On May 5, Native Village of Point Hope and REDOIL joined 14 environmental organizations in sending a letter to Interior Secretary Salazar. In light of the oil spill in the Gulf of Mexico, it urges him to reconsider his decision to allow Shell to proceed with its drilling plan. That same week, Secretary Salazar did finally order a halt to all new offshore drilling projects and asked Shell to explain how it could improve its ability to prevent a spill — and, if one happens, to respond to it effectively in the Arctic.

On May 18, Shell responded publicly that it would employ a pre-made dome to contain any leaking well and deploy chemical dispersants underwater at the source of any oil leak. From what I gather, both methods have been attempted by BP in the Gulf of Mexico. The dome has so far failed, developing hydrates and becoming unusable before ever being placed over the leak. Scientists now believe that those toxic chemical dispersants have resulted in significant ecological devastation to coral reefs and could be dangerous to other sea life. None of this bodes well for the Arctic.

There is, I’m beginning to realize, another crisis we have to face in the Gulf, the Arctic, and elsewhere: How do we talk about — and show — what we can’t see? Yes, via video, we can see the gushing oil at the source of BP’s well a mile below the surface of the water, and thanks to TV and newspapers we can sometimes see (or read about) oil-slicked dead birds, dead sea turtles, and dead dolphins washing up on coastlines.

But what about all the other aspects of life under water that we can’t see, that won’t simply wash up on some beach, that in terms of our daily lives might as well be on Mars? What’s happening to the incredible diversity of marine life inhabiting that mile-deep water, and what cumulative impact will all that still-spilling oil have on it, on the ecology of the Gulf of Mexico, and possibly — in ways we may not yet be able to imagine — on our lives?

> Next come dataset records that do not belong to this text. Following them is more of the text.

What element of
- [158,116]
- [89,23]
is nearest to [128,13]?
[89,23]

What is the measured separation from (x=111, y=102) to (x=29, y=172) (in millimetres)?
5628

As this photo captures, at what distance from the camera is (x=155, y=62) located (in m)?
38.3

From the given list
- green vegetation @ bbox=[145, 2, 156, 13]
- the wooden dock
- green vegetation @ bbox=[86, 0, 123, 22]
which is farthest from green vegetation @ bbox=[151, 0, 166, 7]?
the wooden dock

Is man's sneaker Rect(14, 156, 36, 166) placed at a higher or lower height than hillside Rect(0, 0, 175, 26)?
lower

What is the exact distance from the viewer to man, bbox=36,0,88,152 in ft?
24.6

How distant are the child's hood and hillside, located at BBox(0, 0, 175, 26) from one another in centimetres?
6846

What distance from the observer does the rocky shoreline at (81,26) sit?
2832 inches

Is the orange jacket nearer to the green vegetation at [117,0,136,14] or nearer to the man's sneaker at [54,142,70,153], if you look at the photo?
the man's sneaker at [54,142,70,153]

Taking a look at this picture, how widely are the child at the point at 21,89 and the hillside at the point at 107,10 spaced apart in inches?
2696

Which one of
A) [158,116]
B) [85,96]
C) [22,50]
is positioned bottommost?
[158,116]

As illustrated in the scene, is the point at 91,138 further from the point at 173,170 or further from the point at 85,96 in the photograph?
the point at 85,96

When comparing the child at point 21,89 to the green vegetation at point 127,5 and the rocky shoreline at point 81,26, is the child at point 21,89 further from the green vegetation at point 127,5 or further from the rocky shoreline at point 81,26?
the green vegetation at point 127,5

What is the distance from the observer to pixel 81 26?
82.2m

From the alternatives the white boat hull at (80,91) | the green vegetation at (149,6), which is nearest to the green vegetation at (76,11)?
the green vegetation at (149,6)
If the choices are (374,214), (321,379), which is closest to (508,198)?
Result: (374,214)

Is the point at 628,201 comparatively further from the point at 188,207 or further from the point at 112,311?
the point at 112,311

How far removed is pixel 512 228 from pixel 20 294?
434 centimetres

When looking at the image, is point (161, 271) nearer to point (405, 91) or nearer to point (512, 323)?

These are questions that desperately need to be asked and answered before we allow oil ships to head north and drilling to spread to America’s Arctic Ocean. Keep in mind that there, unlike in the temperate and tropical oceans where things grow relatively fast, everything grows very slowly. On the other hand, toxins left behind from oil spills will take far longer to break down in the frigid climate. Bad as the Gulf may be, a damaged Arctic will take far more time to heal.

Whatever we can’t see, what we already can see on the front pages of our newspapers and in the TV news should be more than enough to convince us not to take seriously the safety claims of giant oil companies desperate to drill under some of the worst conditions imaginable. Send those drill rigs into Arctic waters and, sooner or later, you know just what you’ll get.

If the remaining permits are approved for Shell in the coming weeks, the Frontier Discoverer will be in the Chukchi Sea less than six weeks later.

President Obama and Secretary Salazar should stop this folly now. It’s important for them to listen to those who really know what’s at stake, the environmental groups and human rights organizations of the indigenous Inupiat communities. It’s time to put a stop to Shell’s drilling plan in America’s Arctic Ocean for this summer — and all the summers to come.